Mi historia seguramente no será la más impresionante, pero a mí me marcó y por eso quiero compartirla.

Acababa marzo y mi peor augurio se cumplió. Tras varios días raros, tuve que ingresar.

De repente la pesadilla era real para mí. Me encontré sola, angustiada y rodeada de miradas. Por culpa del “bicho”, las personas éramos miradas que se cruzaban. Miradas diferentes, suplicantes unas, llenas de miedo y angustia la mayoría, compasivas y llenas de amor las de los profesionales que nos cuidaban.

Primero estuve en una sala de espera llena de dibujos infantiles, la de pediatría, disfrazada de forma macabra por el virus. Luego me trasladaron a Ifema pabellón nueve, en un viaje difícil de olvidar por lo dantesco del escenario y sobre todo por el inmenso amor y entrega de los jóvenes de la UME y de Elena y Cristina, médica y enfermera, otras miradas maravillosas...

Me marcó llegar al pabellón nueve, sentarnos en la sala de admisión improvisada y esperar allí impresionada por tanto dolor yacente.

Cuando ya me asignaron cama tuve ocasión de consolar en su impotencia a una joven enfermera que tenía que ponerme una vía “imposible” porque el material que tenía no era el adecuado. Yo la animaba para que no tuviera miedo por mi dolor porque lo mío se pasaría, pero su impotencia volvería una y otra vez...
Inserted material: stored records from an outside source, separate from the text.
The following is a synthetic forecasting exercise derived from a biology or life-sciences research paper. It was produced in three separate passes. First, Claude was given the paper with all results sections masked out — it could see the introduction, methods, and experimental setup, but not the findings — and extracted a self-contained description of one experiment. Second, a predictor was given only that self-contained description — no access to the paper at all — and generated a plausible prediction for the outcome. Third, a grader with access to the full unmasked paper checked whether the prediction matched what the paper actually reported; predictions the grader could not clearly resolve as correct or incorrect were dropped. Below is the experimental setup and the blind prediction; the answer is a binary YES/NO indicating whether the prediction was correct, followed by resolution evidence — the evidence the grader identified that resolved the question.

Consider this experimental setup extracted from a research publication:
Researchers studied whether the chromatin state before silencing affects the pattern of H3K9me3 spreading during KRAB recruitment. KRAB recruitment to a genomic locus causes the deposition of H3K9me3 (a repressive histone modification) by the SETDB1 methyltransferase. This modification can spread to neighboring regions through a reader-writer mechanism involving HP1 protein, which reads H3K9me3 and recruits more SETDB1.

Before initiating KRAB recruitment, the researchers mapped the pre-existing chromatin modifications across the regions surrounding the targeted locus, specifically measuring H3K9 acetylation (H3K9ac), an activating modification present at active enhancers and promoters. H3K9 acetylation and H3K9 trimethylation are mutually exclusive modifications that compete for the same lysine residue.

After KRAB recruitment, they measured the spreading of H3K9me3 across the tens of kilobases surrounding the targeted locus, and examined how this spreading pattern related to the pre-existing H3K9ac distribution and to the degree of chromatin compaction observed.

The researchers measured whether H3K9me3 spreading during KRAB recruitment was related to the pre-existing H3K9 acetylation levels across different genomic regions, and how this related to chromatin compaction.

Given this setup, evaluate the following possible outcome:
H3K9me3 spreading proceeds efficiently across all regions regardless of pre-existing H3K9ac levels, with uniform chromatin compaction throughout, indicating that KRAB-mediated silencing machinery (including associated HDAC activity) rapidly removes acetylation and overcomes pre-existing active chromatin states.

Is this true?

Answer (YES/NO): NO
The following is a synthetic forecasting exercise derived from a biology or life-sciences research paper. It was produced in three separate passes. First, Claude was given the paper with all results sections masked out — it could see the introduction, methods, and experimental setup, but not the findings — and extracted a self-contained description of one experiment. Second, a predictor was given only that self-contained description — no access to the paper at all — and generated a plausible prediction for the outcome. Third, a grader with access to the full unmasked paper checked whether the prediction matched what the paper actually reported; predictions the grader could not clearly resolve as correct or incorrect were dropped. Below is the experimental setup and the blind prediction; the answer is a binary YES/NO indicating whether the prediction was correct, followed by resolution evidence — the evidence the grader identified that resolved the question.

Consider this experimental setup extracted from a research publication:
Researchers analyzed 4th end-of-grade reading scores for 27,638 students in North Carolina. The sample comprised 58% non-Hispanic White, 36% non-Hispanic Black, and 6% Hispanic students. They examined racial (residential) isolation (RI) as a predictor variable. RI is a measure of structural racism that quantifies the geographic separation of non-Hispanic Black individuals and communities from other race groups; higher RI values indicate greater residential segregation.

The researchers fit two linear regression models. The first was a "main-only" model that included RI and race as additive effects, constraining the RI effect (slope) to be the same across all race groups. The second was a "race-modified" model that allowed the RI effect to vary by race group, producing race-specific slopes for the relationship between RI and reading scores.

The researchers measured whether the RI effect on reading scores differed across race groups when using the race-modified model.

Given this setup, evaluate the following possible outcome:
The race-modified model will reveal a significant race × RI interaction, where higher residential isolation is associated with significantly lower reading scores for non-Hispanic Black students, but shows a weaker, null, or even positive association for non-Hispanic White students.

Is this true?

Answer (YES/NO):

Después llegó un ángel, solo puedo recordar su mirada, su voz y el inmenso cariño que transmitía con sus palabras. Se tomaba su tiempo consolándonos a cada una de nosotras derramando amor y empatía.

Hubo muchas miradas cuidándome, miradas de los grandes profesionales jóvenes que han estado y están dejándose la vida por nosotros. Después tendremos que devolverles con creces nosotros tantas cosas... Que no olvidemos nunca esto. Yo estoy curada. Me llevé tanto cariño y dedicación, altruismo... tantas miradas...

Gracias Lidia, mi ángel, lo conseguiste, Cumplí mi promesa y no recaí... Tú, por favor, no cambies nunca.